The Filmmaker Who Went Behind Prison Walls
By definition, film directors have control issues. To fulfill their creative vision, they compel events and people and settings to conform to plan.
“I’m so bossy, I’m so bossy,” says award-winning O‘ahu film director Ciara Lacy, whose cinéma vérité documentary Out of State was selected for national distribution by the PBS series Independent Lens.
We at PBS Hawai‘i are proud to debut Out of State this month. The documentary follows two Native Hawaiian men who were sent to serve their prison sentences at privately owned Saguaro Correctional Center in Arizona. They’re connecting with their culture behind bars, far from home, and later they struggle to reintegrate into society on O‘ahu.
Controlling her circumstances had long been a hallmark of Ciara’s life. As a teenager, her relentless control of time and study habits helped propel her to honors as valedictorian at Kamehameha Schools Kapālama. Next came graduation from Yale University.
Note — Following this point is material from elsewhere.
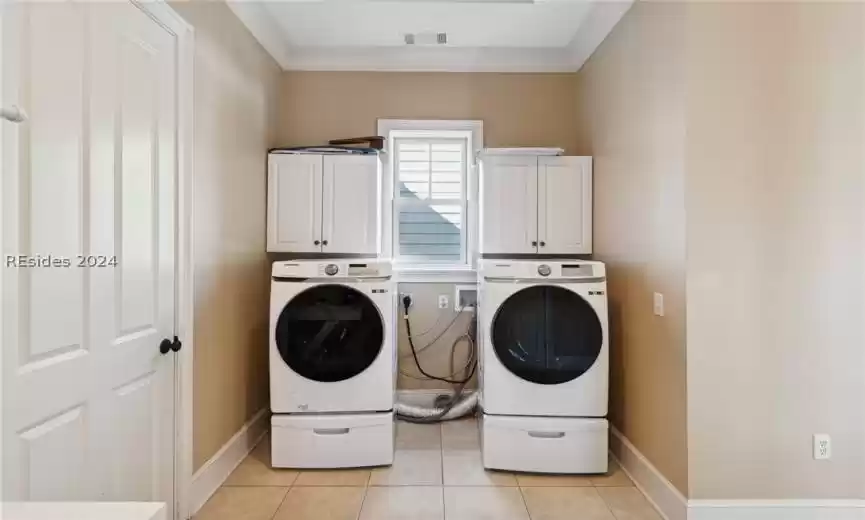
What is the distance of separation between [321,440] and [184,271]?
116 centimetres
Instead of pursuing a job related to her psychology major, Ciara resolved to break into the music video business in New York. And she did so – by placing a Craigslist ad.
Her ability to harness people and schedules and her creativity led to 10 years of consuming work in video production on the East and West Coasts.
“You want to show up and own the space and say, ‘This is how everything has to work.’ Right? This is my crew, this is my schedule, this is what it has to be,” Ciara explained on a recent episode of Long Story Short.
However, tell that to prison authorities who rule the roost and to prisoners who have more than enough reasons not to let down their guard. Ciara knew she wouldn’t be able to make the film she wanted, unless she released her need for control.
“When it came to working in the prison,” she said, “I call it Taoist filmmaking. You don’t have control and you just give it all up. And you say, ‘thank you for whatever you’re able to do.’”
All of five-feet-three inches tall and swimming in her husband’s long-sleeved shirt, Ciara says she employed a different “super power” in interacting with prison officials and prisoners.
“I brought a female presence into an all-male space and used collaboration. It wasn’t about me and what I get, it was about sharing.”
The result is a thought-provoking, multi-layered film, airing on May 6 at 9:00 pm on PBS Hawai‘i.
Congratulations to Ciara Lacy, her producer Beau Bassett of Honolulu and the documentary team. And best wishes to prisoners and ex-cons with their own kind of creative vision: seeing and striving to make better lives.